▶ [Given records]
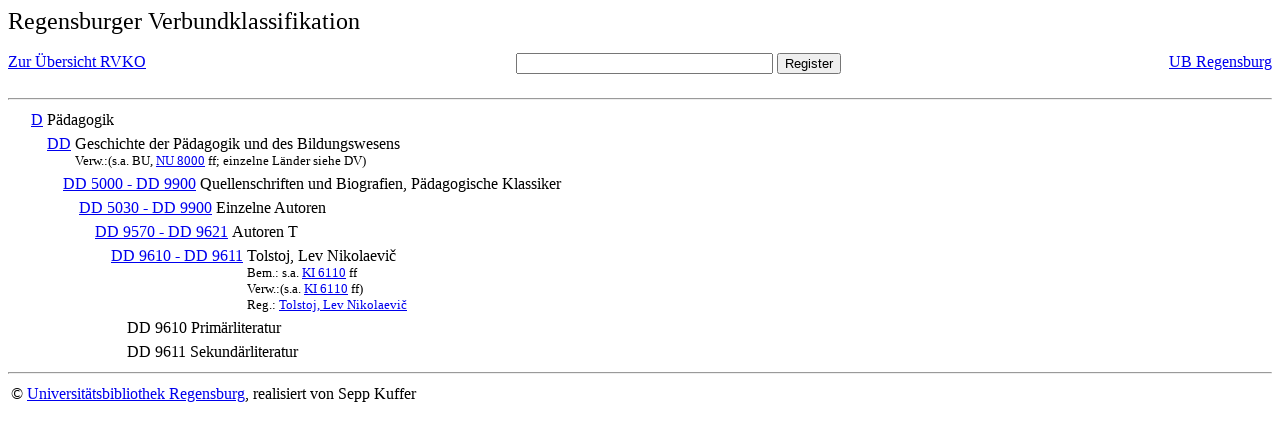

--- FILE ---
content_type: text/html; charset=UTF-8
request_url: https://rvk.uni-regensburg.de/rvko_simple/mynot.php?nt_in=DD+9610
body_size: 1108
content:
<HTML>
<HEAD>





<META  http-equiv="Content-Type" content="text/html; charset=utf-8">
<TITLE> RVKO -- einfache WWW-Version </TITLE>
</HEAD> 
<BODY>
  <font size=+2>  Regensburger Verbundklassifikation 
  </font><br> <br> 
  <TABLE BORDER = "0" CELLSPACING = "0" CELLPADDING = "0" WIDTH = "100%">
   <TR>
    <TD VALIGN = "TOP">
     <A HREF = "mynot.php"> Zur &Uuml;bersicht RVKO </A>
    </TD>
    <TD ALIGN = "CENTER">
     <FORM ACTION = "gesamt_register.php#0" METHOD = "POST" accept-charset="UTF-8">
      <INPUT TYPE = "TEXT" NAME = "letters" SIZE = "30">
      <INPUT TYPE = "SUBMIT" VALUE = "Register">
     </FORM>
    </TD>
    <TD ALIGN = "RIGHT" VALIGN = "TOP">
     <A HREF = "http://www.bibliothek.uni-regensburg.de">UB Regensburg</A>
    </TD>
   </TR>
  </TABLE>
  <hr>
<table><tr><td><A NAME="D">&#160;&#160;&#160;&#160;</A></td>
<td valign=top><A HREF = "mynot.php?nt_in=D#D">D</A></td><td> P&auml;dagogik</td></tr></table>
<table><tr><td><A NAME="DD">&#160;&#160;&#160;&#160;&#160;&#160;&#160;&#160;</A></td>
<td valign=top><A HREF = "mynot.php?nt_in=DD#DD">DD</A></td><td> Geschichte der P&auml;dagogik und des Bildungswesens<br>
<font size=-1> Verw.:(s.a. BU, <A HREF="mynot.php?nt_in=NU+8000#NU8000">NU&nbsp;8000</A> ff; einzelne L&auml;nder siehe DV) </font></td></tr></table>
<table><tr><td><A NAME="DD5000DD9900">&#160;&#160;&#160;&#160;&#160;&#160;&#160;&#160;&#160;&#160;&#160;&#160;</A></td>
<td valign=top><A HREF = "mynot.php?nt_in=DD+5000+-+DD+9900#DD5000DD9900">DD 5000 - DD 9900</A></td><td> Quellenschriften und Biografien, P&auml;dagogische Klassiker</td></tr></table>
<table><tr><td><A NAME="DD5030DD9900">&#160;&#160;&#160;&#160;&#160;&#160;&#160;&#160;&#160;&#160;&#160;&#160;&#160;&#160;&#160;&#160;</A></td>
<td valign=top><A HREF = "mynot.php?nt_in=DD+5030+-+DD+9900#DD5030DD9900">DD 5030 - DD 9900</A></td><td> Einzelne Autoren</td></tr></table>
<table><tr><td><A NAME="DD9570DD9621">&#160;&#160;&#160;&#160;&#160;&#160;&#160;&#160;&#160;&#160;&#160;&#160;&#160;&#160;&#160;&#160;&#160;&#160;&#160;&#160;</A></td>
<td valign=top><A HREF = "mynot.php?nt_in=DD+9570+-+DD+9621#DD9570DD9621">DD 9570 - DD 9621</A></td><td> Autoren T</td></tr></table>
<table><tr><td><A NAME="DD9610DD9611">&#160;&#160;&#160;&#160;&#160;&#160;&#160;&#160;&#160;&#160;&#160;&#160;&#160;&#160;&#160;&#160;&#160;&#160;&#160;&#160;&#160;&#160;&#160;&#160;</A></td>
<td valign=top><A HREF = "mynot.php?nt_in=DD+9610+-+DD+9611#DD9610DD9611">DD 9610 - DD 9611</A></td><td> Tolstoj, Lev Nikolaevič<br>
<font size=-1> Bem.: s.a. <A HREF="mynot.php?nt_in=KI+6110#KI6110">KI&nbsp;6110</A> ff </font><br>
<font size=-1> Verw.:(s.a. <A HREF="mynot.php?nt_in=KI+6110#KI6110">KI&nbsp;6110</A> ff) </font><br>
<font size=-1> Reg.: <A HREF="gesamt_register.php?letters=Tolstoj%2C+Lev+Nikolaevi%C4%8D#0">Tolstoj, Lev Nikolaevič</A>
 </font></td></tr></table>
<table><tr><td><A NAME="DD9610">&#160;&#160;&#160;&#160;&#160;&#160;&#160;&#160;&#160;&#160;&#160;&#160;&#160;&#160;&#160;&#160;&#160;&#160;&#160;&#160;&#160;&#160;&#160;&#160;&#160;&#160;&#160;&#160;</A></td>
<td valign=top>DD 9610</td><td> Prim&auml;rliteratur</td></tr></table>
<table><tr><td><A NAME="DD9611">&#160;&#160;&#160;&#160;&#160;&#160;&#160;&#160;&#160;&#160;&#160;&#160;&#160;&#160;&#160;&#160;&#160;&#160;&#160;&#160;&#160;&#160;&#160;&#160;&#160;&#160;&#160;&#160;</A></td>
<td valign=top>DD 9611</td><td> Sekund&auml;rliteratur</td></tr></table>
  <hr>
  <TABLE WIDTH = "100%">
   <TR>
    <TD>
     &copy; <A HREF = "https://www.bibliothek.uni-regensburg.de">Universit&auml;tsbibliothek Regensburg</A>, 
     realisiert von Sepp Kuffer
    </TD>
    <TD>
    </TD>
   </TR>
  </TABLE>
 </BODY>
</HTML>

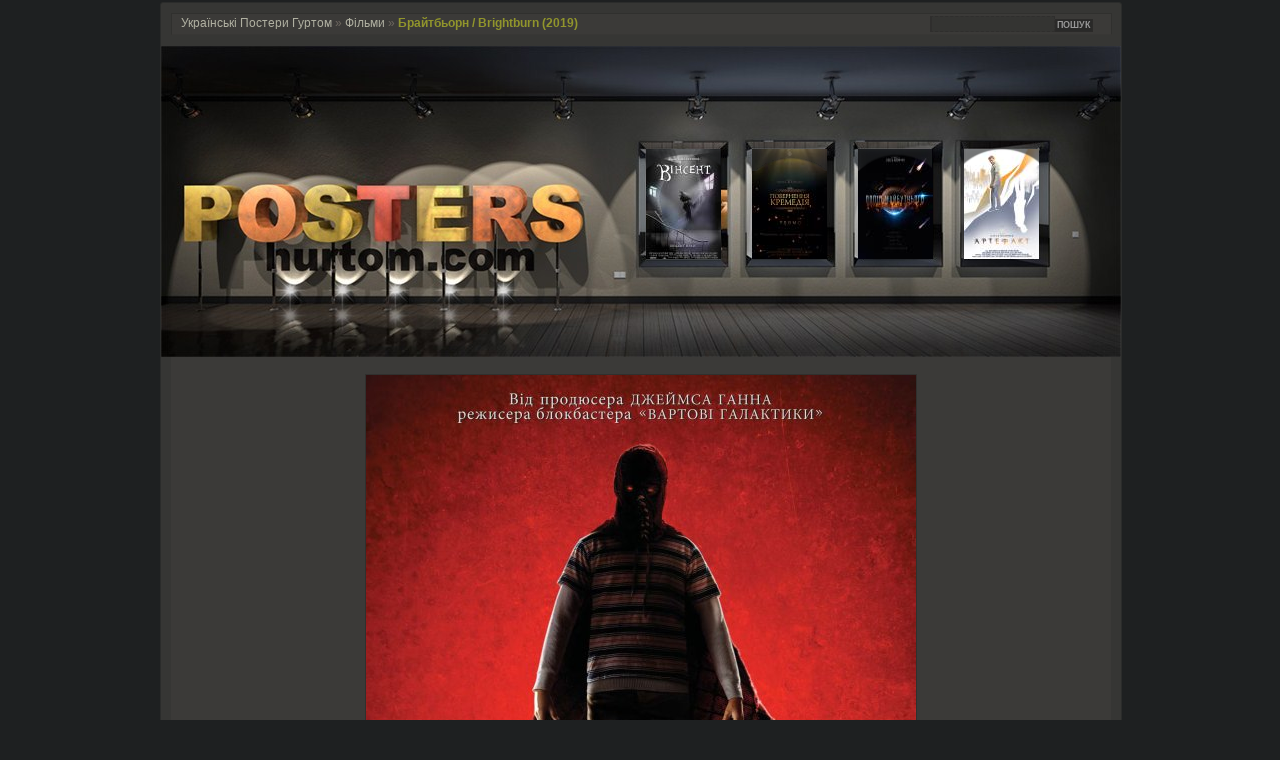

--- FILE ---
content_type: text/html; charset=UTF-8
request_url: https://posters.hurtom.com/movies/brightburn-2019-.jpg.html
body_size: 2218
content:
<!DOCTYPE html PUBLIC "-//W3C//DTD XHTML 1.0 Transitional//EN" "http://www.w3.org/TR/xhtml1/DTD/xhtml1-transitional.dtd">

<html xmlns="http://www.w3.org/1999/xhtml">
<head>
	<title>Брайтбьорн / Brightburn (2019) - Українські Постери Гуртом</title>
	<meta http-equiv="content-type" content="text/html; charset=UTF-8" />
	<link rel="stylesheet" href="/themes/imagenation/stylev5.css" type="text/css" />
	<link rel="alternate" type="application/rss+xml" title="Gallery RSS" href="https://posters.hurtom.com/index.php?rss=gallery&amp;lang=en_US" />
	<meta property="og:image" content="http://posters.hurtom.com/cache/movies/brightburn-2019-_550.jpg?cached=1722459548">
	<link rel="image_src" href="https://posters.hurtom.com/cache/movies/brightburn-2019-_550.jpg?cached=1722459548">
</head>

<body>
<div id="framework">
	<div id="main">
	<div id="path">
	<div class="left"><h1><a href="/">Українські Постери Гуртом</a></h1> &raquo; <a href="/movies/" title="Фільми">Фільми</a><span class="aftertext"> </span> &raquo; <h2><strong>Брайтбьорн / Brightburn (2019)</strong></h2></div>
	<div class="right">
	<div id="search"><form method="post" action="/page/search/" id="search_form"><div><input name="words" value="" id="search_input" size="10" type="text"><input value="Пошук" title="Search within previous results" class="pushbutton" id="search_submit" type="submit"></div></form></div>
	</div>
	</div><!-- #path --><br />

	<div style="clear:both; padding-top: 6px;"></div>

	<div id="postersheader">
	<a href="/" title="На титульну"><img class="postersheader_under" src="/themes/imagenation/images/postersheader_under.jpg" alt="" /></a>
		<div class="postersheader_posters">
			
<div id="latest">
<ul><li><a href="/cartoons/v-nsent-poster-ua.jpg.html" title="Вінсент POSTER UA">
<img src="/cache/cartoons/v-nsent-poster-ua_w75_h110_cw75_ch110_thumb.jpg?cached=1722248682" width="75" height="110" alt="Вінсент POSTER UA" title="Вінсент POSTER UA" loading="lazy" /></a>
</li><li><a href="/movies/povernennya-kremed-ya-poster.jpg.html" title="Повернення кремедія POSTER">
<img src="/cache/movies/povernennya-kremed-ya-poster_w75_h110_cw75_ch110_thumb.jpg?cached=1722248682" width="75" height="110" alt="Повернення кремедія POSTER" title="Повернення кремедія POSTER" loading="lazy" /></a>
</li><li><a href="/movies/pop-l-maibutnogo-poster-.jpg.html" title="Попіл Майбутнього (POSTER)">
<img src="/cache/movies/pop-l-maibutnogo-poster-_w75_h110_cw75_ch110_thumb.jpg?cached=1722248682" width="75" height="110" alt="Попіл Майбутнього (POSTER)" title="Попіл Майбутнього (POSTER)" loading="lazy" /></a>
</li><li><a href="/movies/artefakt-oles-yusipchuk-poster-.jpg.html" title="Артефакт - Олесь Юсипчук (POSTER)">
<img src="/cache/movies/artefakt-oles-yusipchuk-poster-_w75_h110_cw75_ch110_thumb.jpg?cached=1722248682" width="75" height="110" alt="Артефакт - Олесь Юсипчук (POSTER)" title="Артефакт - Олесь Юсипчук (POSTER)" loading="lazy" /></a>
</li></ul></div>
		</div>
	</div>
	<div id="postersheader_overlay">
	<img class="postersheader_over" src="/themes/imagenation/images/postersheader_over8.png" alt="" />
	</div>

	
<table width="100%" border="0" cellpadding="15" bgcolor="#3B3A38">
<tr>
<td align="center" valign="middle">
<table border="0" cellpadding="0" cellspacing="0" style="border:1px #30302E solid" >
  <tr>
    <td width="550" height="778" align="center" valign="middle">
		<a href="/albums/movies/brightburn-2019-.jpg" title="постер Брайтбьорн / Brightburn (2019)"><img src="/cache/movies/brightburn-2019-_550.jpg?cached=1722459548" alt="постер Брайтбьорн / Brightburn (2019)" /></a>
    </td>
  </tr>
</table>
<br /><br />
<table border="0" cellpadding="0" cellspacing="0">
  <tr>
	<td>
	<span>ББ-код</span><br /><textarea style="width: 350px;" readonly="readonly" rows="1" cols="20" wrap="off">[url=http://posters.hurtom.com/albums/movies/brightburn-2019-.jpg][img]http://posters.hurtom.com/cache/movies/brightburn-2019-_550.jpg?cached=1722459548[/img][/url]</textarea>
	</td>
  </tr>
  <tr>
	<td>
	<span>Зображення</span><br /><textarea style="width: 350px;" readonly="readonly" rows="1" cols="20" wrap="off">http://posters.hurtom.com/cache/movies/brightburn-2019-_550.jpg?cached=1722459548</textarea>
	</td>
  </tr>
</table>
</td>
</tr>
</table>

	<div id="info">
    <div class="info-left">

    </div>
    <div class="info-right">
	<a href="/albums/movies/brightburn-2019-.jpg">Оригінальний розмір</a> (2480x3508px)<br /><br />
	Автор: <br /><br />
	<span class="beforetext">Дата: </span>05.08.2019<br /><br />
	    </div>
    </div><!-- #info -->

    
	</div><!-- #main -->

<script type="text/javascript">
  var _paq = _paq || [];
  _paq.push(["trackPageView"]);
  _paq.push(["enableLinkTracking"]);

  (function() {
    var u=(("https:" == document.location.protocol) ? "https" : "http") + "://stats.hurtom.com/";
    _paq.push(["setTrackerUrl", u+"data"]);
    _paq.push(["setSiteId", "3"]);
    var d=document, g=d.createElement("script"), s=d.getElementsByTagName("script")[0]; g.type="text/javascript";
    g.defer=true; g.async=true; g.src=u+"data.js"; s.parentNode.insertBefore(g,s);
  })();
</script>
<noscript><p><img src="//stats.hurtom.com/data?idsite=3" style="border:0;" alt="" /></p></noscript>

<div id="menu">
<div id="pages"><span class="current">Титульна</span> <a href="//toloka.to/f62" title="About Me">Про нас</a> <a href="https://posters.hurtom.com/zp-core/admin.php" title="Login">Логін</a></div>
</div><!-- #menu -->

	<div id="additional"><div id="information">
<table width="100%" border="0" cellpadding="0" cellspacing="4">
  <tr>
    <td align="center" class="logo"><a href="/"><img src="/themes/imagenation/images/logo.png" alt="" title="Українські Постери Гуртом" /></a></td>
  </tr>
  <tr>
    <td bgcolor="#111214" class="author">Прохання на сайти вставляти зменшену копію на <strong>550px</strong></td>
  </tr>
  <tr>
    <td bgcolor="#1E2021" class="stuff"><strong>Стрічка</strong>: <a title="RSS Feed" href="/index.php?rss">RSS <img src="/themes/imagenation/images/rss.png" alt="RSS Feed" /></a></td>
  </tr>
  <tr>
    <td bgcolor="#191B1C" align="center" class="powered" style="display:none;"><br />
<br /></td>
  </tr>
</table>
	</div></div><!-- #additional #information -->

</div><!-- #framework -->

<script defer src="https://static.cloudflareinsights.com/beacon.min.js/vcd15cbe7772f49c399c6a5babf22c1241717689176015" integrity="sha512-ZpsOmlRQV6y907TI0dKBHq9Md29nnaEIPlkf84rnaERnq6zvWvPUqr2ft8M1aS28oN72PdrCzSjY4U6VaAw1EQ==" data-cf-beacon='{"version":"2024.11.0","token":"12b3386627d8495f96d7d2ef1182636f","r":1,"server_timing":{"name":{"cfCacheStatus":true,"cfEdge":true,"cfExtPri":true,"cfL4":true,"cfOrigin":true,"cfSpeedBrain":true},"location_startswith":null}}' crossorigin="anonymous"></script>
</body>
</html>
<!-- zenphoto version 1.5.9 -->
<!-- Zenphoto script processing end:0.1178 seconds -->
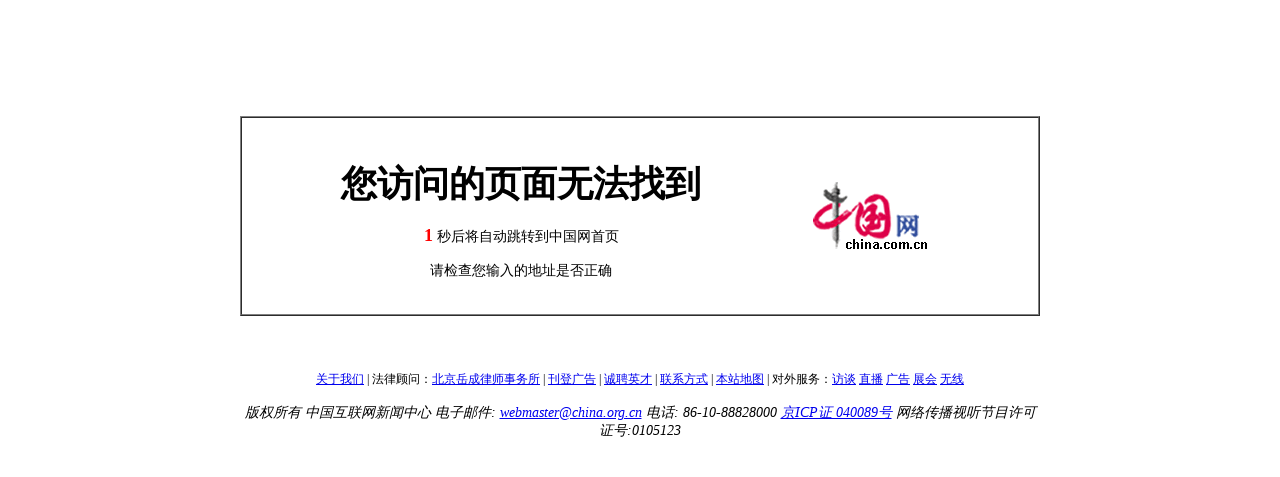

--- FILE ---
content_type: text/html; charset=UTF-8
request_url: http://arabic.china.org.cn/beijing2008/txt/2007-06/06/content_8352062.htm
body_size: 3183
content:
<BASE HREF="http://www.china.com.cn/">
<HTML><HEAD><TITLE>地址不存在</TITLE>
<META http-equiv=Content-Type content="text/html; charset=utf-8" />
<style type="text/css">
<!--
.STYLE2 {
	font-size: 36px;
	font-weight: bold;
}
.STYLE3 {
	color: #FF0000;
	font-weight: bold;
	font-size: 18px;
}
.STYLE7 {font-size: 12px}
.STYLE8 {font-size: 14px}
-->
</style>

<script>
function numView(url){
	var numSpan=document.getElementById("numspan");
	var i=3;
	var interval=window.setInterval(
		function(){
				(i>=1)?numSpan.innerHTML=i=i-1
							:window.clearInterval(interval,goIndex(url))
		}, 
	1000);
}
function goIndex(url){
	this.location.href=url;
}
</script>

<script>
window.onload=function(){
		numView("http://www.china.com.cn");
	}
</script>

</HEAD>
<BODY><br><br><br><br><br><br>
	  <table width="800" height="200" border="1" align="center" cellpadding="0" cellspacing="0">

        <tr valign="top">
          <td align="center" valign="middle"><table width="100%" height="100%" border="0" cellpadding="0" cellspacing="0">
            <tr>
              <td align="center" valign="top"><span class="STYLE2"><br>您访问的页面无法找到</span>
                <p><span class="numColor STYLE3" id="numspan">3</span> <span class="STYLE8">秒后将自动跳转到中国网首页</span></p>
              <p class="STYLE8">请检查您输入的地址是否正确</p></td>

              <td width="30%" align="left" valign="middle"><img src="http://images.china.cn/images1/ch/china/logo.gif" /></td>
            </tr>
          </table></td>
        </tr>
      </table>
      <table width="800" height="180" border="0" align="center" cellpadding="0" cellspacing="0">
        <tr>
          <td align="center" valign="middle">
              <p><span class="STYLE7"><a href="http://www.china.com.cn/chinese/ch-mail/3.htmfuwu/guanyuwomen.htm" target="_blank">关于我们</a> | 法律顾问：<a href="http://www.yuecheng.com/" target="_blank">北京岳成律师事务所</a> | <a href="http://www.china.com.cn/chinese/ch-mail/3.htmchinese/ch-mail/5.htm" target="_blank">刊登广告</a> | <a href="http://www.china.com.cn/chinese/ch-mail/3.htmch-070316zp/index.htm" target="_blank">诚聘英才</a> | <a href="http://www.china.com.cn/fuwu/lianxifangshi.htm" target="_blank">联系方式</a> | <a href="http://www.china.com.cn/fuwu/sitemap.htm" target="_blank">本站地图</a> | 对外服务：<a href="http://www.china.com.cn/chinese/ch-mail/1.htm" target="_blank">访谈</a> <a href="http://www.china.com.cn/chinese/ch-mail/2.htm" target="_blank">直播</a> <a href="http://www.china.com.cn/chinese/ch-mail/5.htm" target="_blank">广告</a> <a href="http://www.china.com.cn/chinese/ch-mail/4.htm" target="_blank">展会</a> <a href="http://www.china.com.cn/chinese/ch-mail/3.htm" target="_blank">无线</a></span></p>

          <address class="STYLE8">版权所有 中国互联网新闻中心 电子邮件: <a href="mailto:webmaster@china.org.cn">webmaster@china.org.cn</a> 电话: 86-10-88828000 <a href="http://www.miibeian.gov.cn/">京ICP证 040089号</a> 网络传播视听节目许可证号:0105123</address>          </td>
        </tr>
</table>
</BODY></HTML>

▶ [What you will do] In the entries above, find each line that includes the string "interval" and copy it.

▶ [Expected output]
	var interval=window.setInterval(
							:window.clearInterval(interval,goIndex(url))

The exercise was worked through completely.